There were no other takers. Dixie walked to the coffee kiosk, allowing the rest of the crew the privacy to talk about her behind her back. Lost his memory, huh? Forgot he was married for a while? How does she let herself get into these situations? All she’d have to do is make one phone call to check him out. What does she use for brains? Ah, she’s just thinking below the waist, as usual. Lots of miles on that chick. They would be quite entertained. They would also be quite accurate.
Dixie, whose given name was Helen, came from real brainy stock. Her father was a CPA with an MBA, and her mother had her doctorate and taught anatomy and physiology in a nursing college. Her older brother was a pediatric oncologist and her younger sister was in computers—the vice president of Information Systems for a large corporation. And Dixie had been the Homecoming Queen and the Fiesta Queen and the Oktoberfest Queen and Miss Temple, Texas.
At twenty-one she had dropped out of college to become a flight attendant, and there was no question this disappointed her parents, if not her entire family.
There was a very familiar pattern to what she’d just been through with Branch, Dixie realized. The only wonder was that she never saw it coming. Her denial must have been powerful. Over and over again she kept falling in love and getting lied to, cheated on and dumped.

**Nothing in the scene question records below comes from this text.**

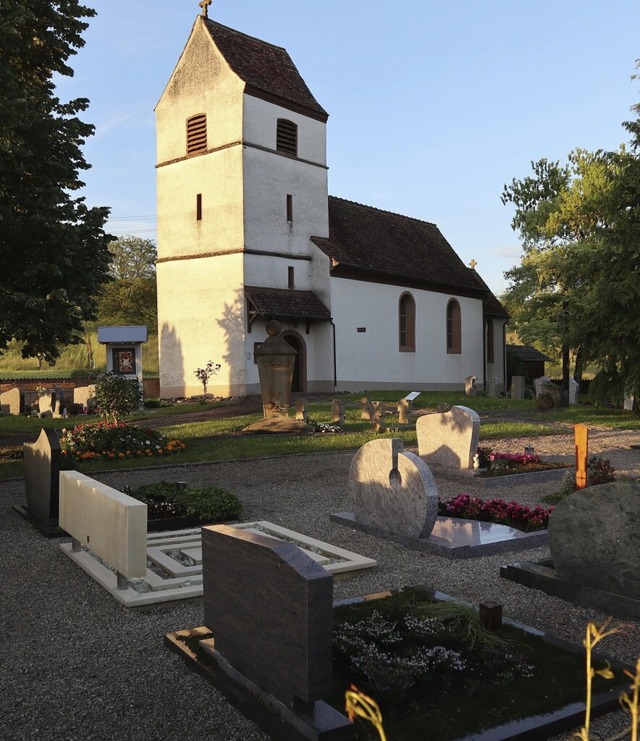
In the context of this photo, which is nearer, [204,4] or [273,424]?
[273,424]

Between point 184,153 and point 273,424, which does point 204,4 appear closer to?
point 184,153

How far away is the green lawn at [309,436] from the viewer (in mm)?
15188

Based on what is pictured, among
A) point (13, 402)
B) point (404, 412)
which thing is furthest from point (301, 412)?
point (13, 402)

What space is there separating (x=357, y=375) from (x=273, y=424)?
603 inches

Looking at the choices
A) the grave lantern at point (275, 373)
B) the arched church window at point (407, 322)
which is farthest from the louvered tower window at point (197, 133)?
the grave lantern at point (275, 373)

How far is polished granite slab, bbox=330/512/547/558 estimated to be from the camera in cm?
742

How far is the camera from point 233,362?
3053cm

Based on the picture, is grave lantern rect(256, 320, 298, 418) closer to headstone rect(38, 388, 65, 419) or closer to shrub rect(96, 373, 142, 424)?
shrub rect(96, 373, 142, 424)

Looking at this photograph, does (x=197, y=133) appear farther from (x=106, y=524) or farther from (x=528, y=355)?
(x=106, y=524)

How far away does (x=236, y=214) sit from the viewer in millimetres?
30703

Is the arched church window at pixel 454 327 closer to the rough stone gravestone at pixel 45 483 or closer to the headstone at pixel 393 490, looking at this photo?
the headstone at pixel 393 490

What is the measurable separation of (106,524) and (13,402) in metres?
26.0

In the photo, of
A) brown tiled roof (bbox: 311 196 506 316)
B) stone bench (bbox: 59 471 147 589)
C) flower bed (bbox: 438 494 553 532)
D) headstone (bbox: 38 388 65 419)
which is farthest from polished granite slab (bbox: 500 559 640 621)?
brown tiled roof (bbox: 311 196 506 316)

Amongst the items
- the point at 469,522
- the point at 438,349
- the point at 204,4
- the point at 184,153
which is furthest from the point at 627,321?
the point at 204,4
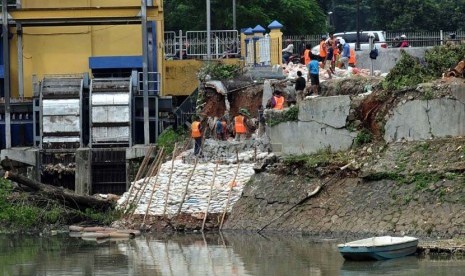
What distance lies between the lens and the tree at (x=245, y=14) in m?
70.9

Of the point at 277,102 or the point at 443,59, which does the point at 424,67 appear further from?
the point at 277,102

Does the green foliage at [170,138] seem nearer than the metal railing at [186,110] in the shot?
Yes

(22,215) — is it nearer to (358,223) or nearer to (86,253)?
(86,253)

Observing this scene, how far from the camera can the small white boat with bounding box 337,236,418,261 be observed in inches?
1369

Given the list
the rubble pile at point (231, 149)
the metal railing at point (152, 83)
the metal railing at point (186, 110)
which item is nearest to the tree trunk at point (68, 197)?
the rubble pile at point (231, 149)

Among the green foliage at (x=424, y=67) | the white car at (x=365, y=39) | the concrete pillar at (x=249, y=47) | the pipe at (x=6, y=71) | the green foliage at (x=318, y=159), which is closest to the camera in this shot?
the green foliage at (x=318, y=159)

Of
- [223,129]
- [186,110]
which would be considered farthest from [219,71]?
[223,129]

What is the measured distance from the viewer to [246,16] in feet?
232

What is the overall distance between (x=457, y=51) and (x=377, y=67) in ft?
29.7

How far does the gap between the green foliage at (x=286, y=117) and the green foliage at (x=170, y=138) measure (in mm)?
4115

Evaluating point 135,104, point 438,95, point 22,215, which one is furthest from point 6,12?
point 438,95

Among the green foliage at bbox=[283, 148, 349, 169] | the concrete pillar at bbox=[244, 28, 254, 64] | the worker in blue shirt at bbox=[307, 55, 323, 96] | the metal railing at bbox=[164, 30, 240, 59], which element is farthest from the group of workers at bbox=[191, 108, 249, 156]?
the metal railing at bbox=[164, 30, 240, 59]

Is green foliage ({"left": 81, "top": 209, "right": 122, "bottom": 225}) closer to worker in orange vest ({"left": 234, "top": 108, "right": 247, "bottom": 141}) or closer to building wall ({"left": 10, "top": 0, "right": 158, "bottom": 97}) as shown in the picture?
worker in orange vest ({"left": 234, "top": 108, "right": 247, "bottom": 141})

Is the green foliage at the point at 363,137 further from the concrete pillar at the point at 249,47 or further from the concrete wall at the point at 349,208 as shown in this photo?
the concrete pillar at the point at 249,47
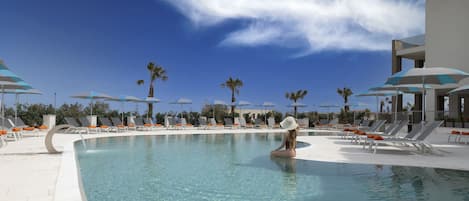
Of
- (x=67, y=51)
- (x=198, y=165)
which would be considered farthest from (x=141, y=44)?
(x=198, y=165)

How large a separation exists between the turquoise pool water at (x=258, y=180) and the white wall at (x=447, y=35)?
719 inches

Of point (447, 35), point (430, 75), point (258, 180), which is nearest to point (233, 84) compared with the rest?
point (447, 35)

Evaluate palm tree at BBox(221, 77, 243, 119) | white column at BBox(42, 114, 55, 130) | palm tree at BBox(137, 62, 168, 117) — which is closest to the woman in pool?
white column at BBox(42, 114, 55, 130)

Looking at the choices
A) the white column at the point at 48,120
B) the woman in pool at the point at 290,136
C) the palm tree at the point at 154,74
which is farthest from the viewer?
the palm tree at the point at 154,74

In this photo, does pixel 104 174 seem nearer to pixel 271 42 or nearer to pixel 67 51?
pixel 67 51

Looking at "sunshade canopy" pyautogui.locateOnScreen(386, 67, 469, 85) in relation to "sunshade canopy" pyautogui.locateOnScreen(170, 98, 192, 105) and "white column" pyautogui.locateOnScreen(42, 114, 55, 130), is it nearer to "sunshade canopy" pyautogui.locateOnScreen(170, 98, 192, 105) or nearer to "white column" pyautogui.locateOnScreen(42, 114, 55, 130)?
"white column" pyautogui.locateOnScreen(42, 114, 55, 130)

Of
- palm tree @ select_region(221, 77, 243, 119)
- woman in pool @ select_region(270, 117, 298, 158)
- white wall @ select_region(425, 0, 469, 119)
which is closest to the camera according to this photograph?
woman in pool @ select_region(270, 117, 298, 158)

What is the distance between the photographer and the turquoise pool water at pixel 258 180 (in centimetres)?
457

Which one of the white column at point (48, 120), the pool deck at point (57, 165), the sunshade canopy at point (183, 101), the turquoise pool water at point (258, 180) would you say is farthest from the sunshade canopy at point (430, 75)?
A: the sunshade canopy at point (183, 101)

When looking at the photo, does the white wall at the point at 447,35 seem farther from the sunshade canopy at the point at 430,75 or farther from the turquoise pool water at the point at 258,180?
the turquoise pool water at the point at 258,180

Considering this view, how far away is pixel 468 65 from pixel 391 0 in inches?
237

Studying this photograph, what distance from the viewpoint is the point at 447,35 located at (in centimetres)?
2244

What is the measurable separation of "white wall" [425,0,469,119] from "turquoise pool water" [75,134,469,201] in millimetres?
18271

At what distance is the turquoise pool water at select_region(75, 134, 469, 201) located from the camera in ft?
15.0
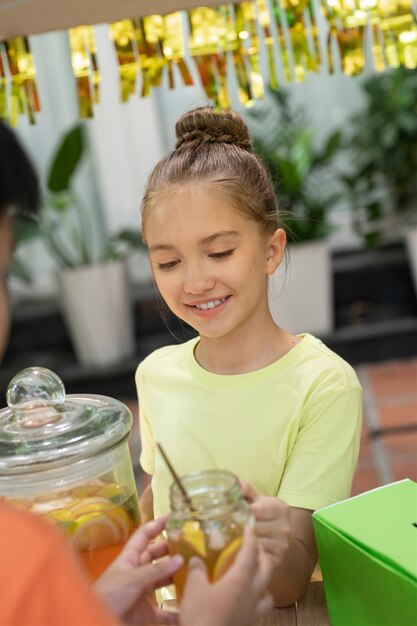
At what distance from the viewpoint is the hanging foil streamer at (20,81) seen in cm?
152

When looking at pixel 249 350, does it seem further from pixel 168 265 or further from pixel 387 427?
pixel 387 427

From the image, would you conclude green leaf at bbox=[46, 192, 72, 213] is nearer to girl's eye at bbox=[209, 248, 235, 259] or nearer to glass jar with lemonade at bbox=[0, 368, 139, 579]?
girl's eye at bbox=[209, 248, 235, 259]

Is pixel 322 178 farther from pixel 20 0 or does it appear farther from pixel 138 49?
pixel 20 0

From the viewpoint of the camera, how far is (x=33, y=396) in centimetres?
114

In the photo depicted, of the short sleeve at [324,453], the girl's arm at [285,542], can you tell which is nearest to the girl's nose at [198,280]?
the short sleeve at [324,453]

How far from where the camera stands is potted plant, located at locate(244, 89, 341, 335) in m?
4.63

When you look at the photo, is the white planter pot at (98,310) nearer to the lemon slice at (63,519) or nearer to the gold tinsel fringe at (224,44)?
the gold tinsel fringe at (224,44)

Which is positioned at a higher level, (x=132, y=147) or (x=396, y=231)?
(x=132, y=147)

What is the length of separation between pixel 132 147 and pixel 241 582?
15.0 feet

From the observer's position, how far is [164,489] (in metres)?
1.42

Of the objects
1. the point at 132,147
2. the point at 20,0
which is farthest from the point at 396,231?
the point at 20,0

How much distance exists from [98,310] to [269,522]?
12.8 feet

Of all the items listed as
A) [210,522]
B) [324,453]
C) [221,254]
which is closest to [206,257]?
[221,254]

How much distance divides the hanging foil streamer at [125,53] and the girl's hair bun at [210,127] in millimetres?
178
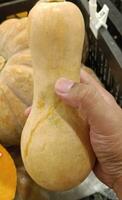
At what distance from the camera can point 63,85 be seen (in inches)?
24.2

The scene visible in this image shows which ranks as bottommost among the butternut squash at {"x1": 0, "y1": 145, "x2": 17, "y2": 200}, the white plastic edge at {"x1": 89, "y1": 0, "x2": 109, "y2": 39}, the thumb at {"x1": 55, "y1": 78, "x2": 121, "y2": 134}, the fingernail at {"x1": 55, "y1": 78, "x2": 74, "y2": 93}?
the butternut squash at {"x1": 0, "y1": 145, "x2": 17, "y2": 200}

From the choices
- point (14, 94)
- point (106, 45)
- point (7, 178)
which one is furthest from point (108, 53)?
point (7, 178)

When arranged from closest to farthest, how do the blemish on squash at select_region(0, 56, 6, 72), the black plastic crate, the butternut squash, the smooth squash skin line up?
the smooth squash skin < the butternut squash < the black plastic crate < the blemish on squash at select_region(0, 56, 6, 72)

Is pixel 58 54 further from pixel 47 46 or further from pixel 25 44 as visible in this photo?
pixel 25 44

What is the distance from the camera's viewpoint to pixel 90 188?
100cm

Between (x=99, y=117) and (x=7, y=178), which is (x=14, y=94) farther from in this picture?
(x=99, y=117)

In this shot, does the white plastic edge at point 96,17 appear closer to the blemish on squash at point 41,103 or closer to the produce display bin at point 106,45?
the produce display bin at point 106,45

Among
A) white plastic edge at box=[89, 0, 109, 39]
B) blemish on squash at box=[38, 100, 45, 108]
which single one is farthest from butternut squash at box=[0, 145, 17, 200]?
white plastic edge at box=[89, 0, 109, 39]

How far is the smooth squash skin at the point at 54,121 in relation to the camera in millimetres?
610

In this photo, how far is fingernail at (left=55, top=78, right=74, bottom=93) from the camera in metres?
0.61

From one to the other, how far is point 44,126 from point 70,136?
0.15 feet

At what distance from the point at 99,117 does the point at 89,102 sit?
4 centimetres

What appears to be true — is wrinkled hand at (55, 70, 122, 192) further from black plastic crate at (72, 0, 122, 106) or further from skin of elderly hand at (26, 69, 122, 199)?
black plastic crate at (72, 0, 122, 106)

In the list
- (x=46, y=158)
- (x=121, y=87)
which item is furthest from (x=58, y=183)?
(x=121, y=87)
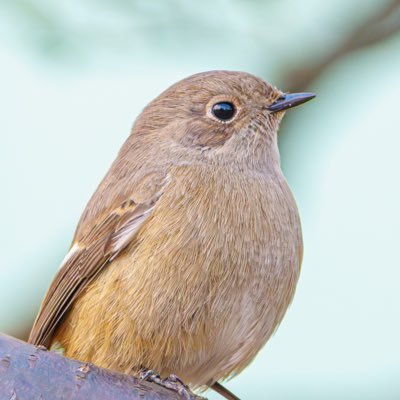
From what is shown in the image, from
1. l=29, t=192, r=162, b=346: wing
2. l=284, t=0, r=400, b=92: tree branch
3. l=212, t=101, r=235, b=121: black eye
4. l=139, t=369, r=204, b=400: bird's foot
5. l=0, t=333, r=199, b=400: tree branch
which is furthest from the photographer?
l=284, t=0, r=400, b=92: tree branch

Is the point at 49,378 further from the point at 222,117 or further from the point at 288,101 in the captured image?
the point at 288,101

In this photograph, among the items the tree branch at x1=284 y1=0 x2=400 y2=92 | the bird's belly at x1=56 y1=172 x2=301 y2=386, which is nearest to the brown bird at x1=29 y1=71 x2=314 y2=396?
the bird's belly at x1=56 y1=172 x2=301 y2=386

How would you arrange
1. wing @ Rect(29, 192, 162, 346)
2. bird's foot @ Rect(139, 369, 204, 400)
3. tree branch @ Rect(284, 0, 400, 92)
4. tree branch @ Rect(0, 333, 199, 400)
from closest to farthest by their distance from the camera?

She wished she’d been as brilliant as the rest of her family, but what bothered her even more was that she’d apparently missed out on the meaningful-relationship gene, as well. The rest of them, Mom and Dad, her brother and sister, were all very happily married and had wonderful family lives. From high school through her short college career and every year since, all Dixie had wanted was to have a partner she could love, count on and have children with, like the rest of the McPhersons had.
Her brother, Hal, was a wonderful husband and father, as well as a big-shot doctor in Houston; her sister, Sue, was married with two kids who went to the day care in her Dallas office building, but Dixie just limped along looking for love, getting jewelry instead. She had been kicked in the teeth so many times it was a surprise she didn’t need dentures. And not just by pilots. She had been used and then jilted in nearly every profession. She couldn’t count the number of times she’d had to go get tested for STDs after discovering the man of her dreams had been cheating on her. In fact, she couldn’t count how many men she’d had sex with—and she’d tried. Suddenly she was terrified.
Still, despite the brevity of her college education and the lunacy of her romantic life, Dixie knew she was intelligent. Maybe not brilliant like the rest of the McPhersons, but damned smart enough in other ways.
Although it might not seem like much to the Ph.D.s in her family, at thirty-thousand feet, her kind of skill could be priceless. No one could get control of a cabin or calm a ruffled passenger better than Dixie. She was good with people and she was excellent with safety procedures. She had administered CPR along with an onboard physician, had blown a slide to safely evacuate an aircraft after an engine fire, and had even once calmed the hysteria of a crew member who was suffering some form of posttraumatic stress disorder after the 9/11 attacks.